On the one hand, I agree completely - I think the 'share all dependencies dynamically' model that Linux distros have traditionally embraced is the right one, and that we're a strong vector for spreading the gospel when it comes to that model, and it'd be a shame to compromise that.
On the other hand, we've been proselytizing the Java heretics for over a decade now, and the Ruby ones for a while, and neither shows any signs of conversion or just plain going away, so we may have to call it an ecumenical matter and deal with their models somehow. Sucky as it may be. I don't know, I'm a bit conflicted.
It's interesting that you call out Java and Ruby folks as being heretics. I guess that means all is kosher with Python?
OpenStack is getting burned by API instability in some Python packages, so I've started a thread on Python's distutils-sig to try and guage the level of heresy amongst Python folks :)
It started here:
http://mail.python.org/pipermail/distutils-sig/2013-February/020030.html
and now we're talking about Software Collections here:
http://mail.python.org/pipermail/distutils-sig/2013-March/020074.html
Two things I'm picking up from the thread:
A trend towards "semantic versioning" and, implicit in that, an acceptance of API breakages so long as the major number of a library version is incremented
Supporting the parallel installation of incompatible versions of libraries isn't seen as an issue because you can "just use virtual environments" ... which amounts to Python Software Collections.
The combination of those two things suggests to me that the Python world will start looking a lot less sane to packagers - i.e. library maintainers breaking API compatibility more often and assuming we can just use SC or similar to have multiple incompatible versions installed.
I can see OpenStack upstream reacting to this by "capping" its required version range for each library it depends so that if the library does release an incompatible version, OpenStack sticks with the latest compatible version.
If that happens, I think OpenStack packagers will need to look seriously at using Software Collections. Basically, we'd look to package and maintain our own stack of all the Python libraries we need above the core Python libraries.
So, you'd have openstack-nova, openstack-glance, etc. all installed as normal in /usr, /var, etc. but they'd require python libraries from the openstack-grizzly SC like openstack-grizzly-python-eventlet which would be installed in /opt/fedora/openstack-grizzly/root/usr/lib/python.
I'd appreciate it if someone else with a Fedora Python packaging background could look into this and, hopefully, explain how the discussion on distutils-sig isn't so terrifying after all.
Cheers, Mark.
On 03/05/2013 08:53 AM, Mark McLoughlin wrote:
I'd appreciate it if someone else with a Fedora Python packaging background could look into this and, hopefully, explain how the discussion on distutils-sig isn't so terrifying after all.

* Your instructions:
Print the part of the packaging thread starting with "OpenStack is getting" and going on through "Python Software Collections.", word for word. The data after this has nothing to do with the packaging thread.

* Supplied material:
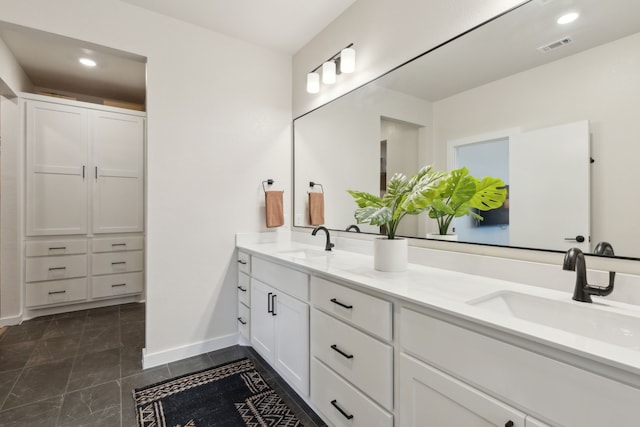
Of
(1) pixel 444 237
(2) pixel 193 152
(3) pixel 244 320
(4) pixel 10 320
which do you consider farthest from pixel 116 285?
(1) pixel 444 237

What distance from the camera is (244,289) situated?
233 centimetres

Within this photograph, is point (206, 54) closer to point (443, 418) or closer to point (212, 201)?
point (212, 201)

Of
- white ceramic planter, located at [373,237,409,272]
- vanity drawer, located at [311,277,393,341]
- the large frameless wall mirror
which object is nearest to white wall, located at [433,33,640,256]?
the large frameless wall mirror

* The response:
OpenStack is getting burned by API instability in some Python packages, so I've started a thread on Python's distutils-sig to try and guage the level of heresy amongst Python folks :)
It started here:
http://mail.python.org/pipermail/distutils-sig/2013-February/020030.html
and now we're talking about Software Collections here:
http://mail.python.org/pipermail/distutils-sig/2013-March/020074.html
Two things I'm picking up from the thread:
A trend towards "semantic versioning" and, implicit in that, an acceptance of API breakages so long as the major number of a library version is incremented
Supporting the parallel installation of incompatible versions of libraries isn't seen as an issue because you can "just use virtual environments" ... which amounts to Python Software Collections.